Ninja error when installing PyTorch

Hello. I’m trying to install PyTorch v1.4.0 from source and am experiencing the following error:

[4070/4411] Building CXX object test_api/CMakeFiles/test_api.dir/modules.cpp.o
ninja: build stopped: subcommand failed.
Traceback (most recent call last):
  File "setup.py", line 743, in <module>
    build_deps()
  File "setup.py", line 316, in build_deps
    cmake=cmake)
  File "/home/seokwon/pytorch/tools/build_pytorch_libs.py", line 62, in build_caffe2
    cmake.build(my_env)
  File "/home/seokwon/pytorch/tools/setup_helpers/cmake.py", line 339, in build
    self.run(build_args, my_env)
  File "/home/seokwon/pytorch/tools/setup_helpers/cmake.py", line 141, in run
    check_call(command, cwd=self.build_dir, env=env)
  File "/home/seokwon/anaconda3/envs/seanconda/lib/python3.7/subprocess.py", line 363, in check_call
    raise CalledProcessError(retcode, cmd)
subprocess.CalledProcessError: Command '['cmake', '--build', '.', '--target', 'install', '--config', 'Release', '--', '-j', '20']' returned non-zero exit status 1.

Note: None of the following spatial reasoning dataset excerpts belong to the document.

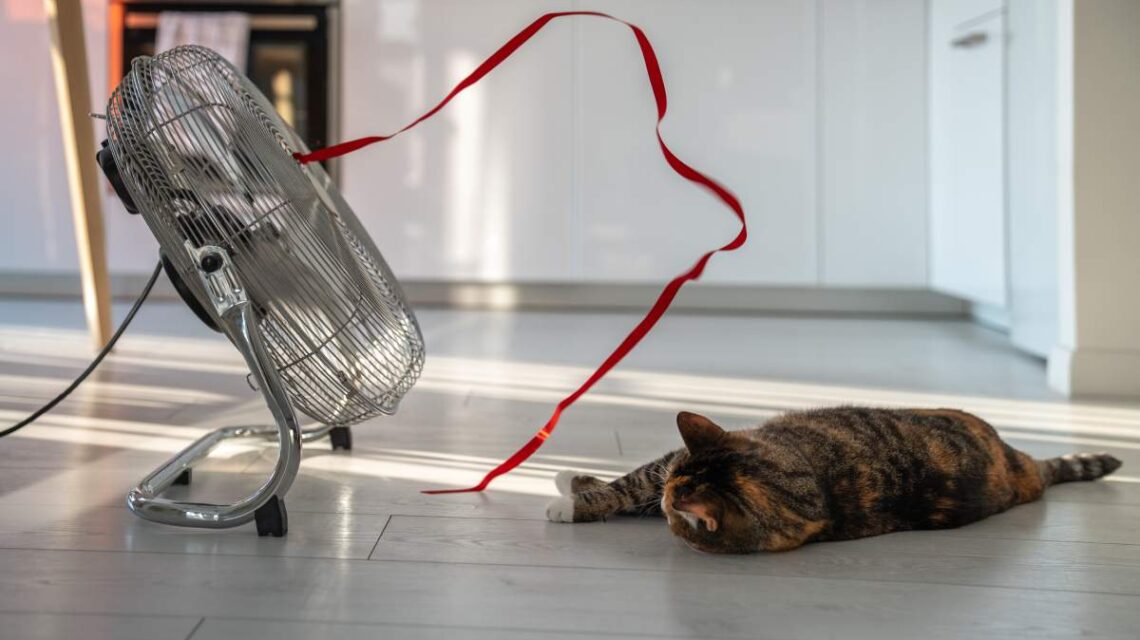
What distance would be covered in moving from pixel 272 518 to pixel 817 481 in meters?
0.61

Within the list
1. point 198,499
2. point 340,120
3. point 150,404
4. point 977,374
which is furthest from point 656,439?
point 340,120

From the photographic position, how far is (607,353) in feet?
9.95

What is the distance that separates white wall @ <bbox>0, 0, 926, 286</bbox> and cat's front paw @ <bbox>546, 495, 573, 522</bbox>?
8.95 feet

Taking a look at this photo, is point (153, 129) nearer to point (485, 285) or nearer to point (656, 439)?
point (656, 439)

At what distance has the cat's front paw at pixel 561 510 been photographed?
1.37 metres

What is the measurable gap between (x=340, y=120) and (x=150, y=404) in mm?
2160

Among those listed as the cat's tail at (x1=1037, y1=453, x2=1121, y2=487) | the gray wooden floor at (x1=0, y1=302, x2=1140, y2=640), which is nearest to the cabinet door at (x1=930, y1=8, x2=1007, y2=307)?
the gray wooden floor at (x1=0, y1=302, x2=1140, y2=640)

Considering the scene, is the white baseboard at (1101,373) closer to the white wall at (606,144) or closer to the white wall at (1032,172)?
the white wall at (1032,172)

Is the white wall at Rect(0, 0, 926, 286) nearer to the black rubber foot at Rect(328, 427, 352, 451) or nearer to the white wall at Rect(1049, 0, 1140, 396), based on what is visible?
the white wall at Rect(1049, 0, 1140, 396)

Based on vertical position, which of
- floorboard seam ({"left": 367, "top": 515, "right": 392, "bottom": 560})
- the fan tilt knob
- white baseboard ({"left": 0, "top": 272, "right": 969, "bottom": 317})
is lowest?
floorboard seam ({"left": 367, "top": 515, "right": 392, "bottom": 560})

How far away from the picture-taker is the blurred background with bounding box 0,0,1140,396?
13.0 feet

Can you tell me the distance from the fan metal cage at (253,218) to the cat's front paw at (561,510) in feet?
0.77

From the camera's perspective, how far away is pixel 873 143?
13.0ft

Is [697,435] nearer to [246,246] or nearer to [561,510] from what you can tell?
[561,510]
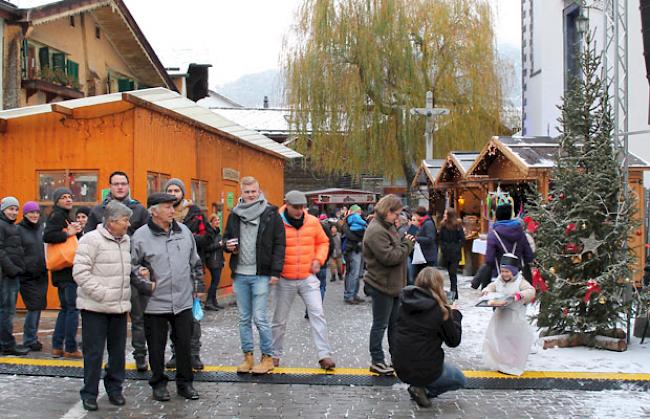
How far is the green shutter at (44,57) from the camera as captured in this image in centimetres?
1612

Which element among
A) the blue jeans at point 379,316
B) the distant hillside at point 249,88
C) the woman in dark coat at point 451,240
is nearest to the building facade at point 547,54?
the woman in dark coat at point 451,240

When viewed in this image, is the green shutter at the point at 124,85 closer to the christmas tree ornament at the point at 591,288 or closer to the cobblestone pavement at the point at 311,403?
the cobblestone pavement at the point at 311,403

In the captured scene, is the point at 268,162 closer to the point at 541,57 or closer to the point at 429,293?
the point at 541,57

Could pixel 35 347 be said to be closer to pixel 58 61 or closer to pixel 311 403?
pixel 311 403

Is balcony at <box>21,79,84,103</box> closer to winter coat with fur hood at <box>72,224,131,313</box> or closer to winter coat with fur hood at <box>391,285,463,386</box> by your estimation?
winter coat with fur hood at <box>72,224,131,313</box>

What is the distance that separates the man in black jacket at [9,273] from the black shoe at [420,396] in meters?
4.41

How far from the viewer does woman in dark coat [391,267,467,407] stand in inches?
238

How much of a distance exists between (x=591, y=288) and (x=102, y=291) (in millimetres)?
5222

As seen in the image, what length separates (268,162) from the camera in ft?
64.0

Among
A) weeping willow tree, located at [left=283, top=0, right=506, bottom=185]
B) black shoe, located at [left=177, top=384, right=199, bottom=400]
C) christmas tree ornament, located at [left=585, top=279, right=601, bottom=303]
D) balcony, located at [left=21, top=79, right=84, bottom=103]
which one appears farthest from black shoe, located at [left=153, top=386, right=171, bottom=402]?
weeping willow tree, located at [left=283, top=0, right=506, bottom=185]

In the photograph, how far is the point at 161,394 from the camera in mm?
6309

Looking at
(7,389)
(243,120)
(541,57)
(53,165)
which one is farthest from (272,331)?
(243,120)

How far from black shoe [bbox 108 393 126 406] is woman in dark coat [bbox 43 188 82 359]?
5.73 ft

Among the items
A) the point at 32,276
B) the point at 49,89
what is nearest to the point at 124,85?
the point at 49,89
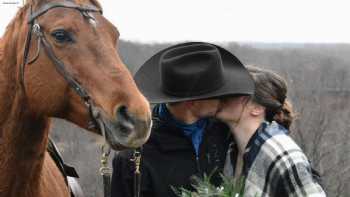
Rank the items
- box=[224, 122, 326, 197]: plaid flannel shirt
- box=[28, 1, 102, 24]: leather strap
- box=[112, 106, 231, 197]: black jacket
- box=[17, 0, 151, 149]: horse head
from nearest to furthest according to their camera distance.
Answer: box=[224, 122, 326, 197]: plaid flannel shirt
box=[17, 0, 151, 149]: horse head
box=[28, 1, 102, 24]: leather strap
box=[112, 106, 231, 197]: black jacket

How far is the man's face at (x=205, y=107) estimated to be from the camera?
3.30m

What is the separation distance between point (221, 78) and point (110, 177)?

I followed all of the steps accordingly specified in the GitHub README file and also made sure that CUDA version was appropriate. Does anybody know how to solve this issue? I’ve tried looking elsewhere online but was unsuccessful. Thanks in advance!

The error message is not very helpful. :confused:
Could you check, if you are running out of memory?

Sorry, but how do I check if I’m running out of memory?

Also on a side note, the server I’m using has two versions of CUDA installed: 9.0 and 10.1. In the /usr/local/ directory there are both cuda-10.1/ and cuda-9.0/, and the cuda file is pointing to /usr/local/cuda-9.0/ (I’m not sure if this is correct terminology). I’m trying to use CUDA 10.1, would this be the cause of the problem? If I install PyTorch using conda install pytorch torchvision cudatoolkit=10.1 -c pytorch then it install fine, but torch.cuda.is_available() returns False.

So I managed to solve my issue, but I haven’t been able to solve this error per se.

I wasn’t aware that the CUDA driver didn’t match CUDA. I assumed that my server administrator took care of it but perhaps there was an error in the process. Regardless, installing PyTorch with the method specified on PyTorch’s homepage now works.

Good to hear you figured out the (binary?) installation issue.

However, that doesn’t solve the build from source failure.
Could you clean the build (python setup.py clean), update all submodules (git submodule update --init --recursive) and rebuild it?

While the build is running, you could use htop to observe the system RAM.

I made a new virtual environment and did as you suggested, but it doesn’t seem like it’s a memory problem. There’s plenty of memory left even when the process is taking place.

Is it always throwing this error at the same step and did a clean build not solve anything?

It’s not always at the same time step (e.g. this time it stopped at [3804/4411]) but the error message is the same.

Do you see any other errors before this step in the log?
Since the build uses multiple workers, the actual error might be further up in the log.

I am facing the same issue when build PyTorch-1.4.0 from source.

Here is the building log: https://gist.github.com/YingleiZhang/fc98c94d493ac39506daacefa0298b38#file-gistfile1-txt-L11

I don’t have this problem when build 1.2.0. Any help is appreciated.

I got the same errors when installing pytorch from source for versions 1.6 and 1.7 on Ubuntu 18.04. I installed the nvidia drivers, cuda 10.2 and cudnn 8.0.3 for 2080ti gpus. I followed the instructions to install pytorch from source and still got the ninja error from above also at “random” points of the installation. I didn’t have these problems on my local machine with Ubuntu 20.04 with the same GPU and same versions. Any help is much appreciated.

The previous error was created by a potentially old version of GLIBCXX:

../../lib/libc10.so: error: undefined reference to 'std::thread::_State::~_State()', version 'GLIBCXX_3.4.22'
../../lib/libc10.so: error: undefined reference to 'typeinfo for std::thread::_State', version 'GLIBCXX_3.4.22'
../../lib/libc10.so: error: undefined reference to 'std::runtime_error::runtime_error(char const*)', version 'GLIBCXX_3.4.21'

Could you check the install log for errors?
Note that the installation might continue for some steps and the error might be shown in previous lines.